Os contos integram a obra Desastrada e outros contos breves (2019), publicada pelo Mulherio das Letras. O lançamento acontece em 13 de dezembro (sexta-feira), na livraria Largo das Letras, em Santa Teresa (Rio de Janeiro/RJ), às 18h30min.
Mar
não sei se porque fui criada entre montanhas, deitar os olhos no horizonte é algo que liberta aquilo que anima meu corpo (e alguns chamam de espírito). o mar é berço do horizonte, um berço sem grades em que azuis conversam silentes, enquanto o vento e o sol cuidam do movimento e das cores. gaivotas e fragatas cortam o ar. algumas aves mergulham resolutas saboreando com graça peixes frescos. há a baleia que não vejo, há uma verdade submersa, multicolorida e inteira. corais. tesouros. há, talvez, um navio naufragado. alguém que sucumbiu nesse naufrágio, que escutava chopin e gostava de chá de jasmim. há corpos desovados por autoridades débeis. tudo se tornou outra coisa lá embaixo (até comida para tubarões!). há atuns desfilando em cardumes que jamais serão enlatados e outros que se tornarão comida de gato. há conchas e pérolas que jamais serão encontradas. há bolhinhas produzidas pela boca de um filhote de peixe-espada divertido. há lixo e mais lixo. difícil pousar os olhos num livro diante do mar; perto dele pertenço mais a mim e a uma coisa que não sei exatamente o que é, mas é ampla e tem uma capacidade enorme de expansão. este pertencer é estranho e me iguala aos grãos de areia, que são como corais quando vistos por um microscópio e são incontáveis, ao menos assim me parece. sigo embalada, minhas pupilas são grandes e meus olhos não são mais verdes, pois o mar os devorou. como sei disso? eu simplesmente sei. e há também a lua. e as marés. e um dia após o outro, que torna tudo isso que vejo sempre outra coisa. "isso", ele é.
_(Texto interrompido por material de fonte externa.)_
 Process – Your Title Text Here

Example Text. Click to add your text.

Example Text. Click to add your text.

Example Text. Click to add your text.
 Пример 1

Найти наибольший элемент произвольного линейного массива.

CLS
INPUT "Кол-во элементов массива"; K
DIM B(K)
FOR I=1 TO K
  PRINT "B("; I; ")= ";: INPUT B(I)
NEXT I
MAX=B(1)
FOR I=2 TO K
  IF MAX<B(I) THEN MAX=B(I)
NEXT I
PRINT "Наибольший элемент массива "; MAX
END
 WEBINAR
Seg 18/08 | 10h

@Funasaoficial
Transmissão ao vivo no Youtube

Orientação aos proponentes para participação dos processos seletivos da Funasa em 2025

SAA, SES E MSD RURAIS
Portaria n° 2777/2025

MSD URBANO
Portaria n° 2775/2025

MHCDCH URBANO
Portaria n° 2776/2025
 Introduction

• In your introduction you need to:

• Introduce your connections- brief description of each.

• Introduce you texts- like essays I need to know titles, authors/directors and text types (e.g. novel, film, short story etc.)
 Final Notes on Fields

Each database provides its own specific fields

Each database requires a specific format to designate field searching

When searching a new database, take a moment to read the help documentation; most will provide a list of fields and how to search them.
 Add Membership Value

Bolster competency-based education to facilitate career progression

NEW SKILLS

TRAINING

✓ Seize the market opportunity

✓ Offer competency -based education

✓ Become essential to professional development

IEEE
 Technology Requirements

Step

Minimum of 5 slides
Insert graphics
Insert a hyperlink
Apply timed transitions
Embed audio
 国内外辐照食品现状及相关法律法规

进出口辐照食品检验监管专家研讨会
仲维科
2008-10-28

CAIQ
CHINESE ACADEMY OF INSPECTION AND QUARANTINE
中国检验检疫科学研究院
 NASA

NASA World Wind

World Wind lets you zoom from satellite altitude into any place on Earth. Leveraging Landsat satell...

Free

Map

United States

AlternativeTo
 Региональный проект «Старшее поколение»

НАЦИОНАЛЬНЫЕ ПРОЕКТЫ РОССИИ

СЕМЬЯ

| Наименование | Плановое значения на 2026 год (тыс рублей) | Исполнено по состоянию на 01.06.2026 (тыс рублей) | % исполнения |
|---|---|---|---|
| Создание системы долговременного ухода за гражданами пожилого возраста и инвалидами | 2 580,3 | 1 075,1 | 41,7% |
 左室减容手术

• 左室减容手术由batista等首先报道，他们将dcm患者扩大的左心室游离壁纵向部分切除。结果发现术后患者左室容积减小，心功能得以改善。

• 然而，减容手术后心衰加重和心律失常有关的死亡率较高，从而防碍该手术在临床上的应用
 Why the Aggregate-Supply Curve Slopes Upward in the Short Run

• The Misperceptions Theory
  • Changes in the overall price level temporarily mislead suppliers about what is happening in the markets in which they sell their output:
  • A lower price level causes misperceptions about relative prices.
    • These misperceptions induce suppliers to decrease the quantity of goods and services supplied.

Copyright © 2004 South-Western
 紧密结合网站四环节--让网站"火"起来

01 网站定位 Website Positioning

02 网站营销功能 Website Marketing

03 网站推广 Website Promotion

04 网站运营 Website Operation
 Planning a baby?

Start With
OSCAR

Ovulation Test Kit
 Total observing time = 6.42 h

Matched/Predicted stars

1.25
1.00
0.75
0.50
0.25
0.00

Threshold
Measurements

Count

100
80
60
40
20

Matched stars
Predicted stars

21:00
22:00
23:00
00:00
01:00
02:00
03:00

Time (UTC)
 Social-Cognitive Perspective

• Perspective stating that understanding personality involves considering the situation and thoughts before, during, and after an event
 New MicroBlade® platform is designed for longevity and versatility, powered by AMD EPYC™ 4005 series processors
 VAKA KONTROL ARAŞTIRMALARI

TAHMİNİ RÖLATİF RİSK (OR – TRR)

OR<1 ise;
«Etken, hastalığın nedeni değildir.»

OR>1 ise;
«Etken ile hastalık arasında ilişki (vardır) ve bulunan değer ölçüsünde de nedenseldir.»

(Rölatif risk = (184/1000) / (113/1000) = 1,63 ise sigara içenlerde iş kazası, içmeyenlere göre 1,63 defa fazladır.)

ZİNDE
Patos selvagens, o oráculo e a velha casa
então eu me mudei para a casa nova que, na verdade, era uma velha casa, mas eu gosto do que é antigo, e isso não é de hoje. então vieram os cupins, e o oráculo google me disse: vinagre neles! mas minha vizinha olhou aquilo e sentenciou: você está só temperando os cupins, isso é um teatro! jimo, atacar! e toda uma colônia foi exterminada; uma sociedade de castas, segundo li no site da empresa de pesticidas (sim, aprendi isso agora, não tive essa aula de biologia). então vieram as goteiras, que aqui é o eufemismo em forma de chuva torrencial, e eu não tinha panelas para aquele dilúvio. um bom homem e seu ajudante foram contratados por nós. o serviço ficou uma beleza, mas o assoalho cedeu. casa velha é assim: e houve outra obra, com estampido, quebra-quebra, gato fugindo para o jardim do vizinho, e poeira cósmica. então, num sábado, com uma pilha de trabalhos para corrigir, pois escolhi ser professora, uma senhora me chamou no portão:
"por favor, coloque seu pato para dentro."
"eu não tenho pato!"
"os cachorros vão matá-lo!"
"senhora, eu nunca vi esse animal"
"os carros vão atropelá-lo!"
"senhora..."
abri o portão e tocamos o pato para dentro. mas ele se assustou e voou. era um pato grande, preto, com alguns traços brancos. o google, segundo a foto, disse ser um pato selvagem. que, às vezes, atravessa o pacífico. o oceano. isso. casa velha é assim mesmo, falou minha sogra.
Desastrada
li ontem uma matéria que dizia sobre a amizade de um gato e um rinoceronte. "amizade improvável", dizia a matéria. "absolutamente normal", pensei. e então imaginei um amigo gigante que me carregasse em seu dorso por todo o planeta, um dinossauro, talvez. nesse momento, a Terra, chateada, atordoou-se. julgou-se desvalorizada por minha imaginação infantil. meu corpo, como inúmeros outros corpos, também não habitava sua superfície por uma inexplicável força gravitacional? involuntariamente, pesava sobre ela vaidosos e humilhados, beócios e gente safa. então, a fúria veio, inevitável. houve um terremoto. mas como era uma criação minha, a região devastada foi um lugar onde nunca, ninguém, sequer havia pronunciado meu nome.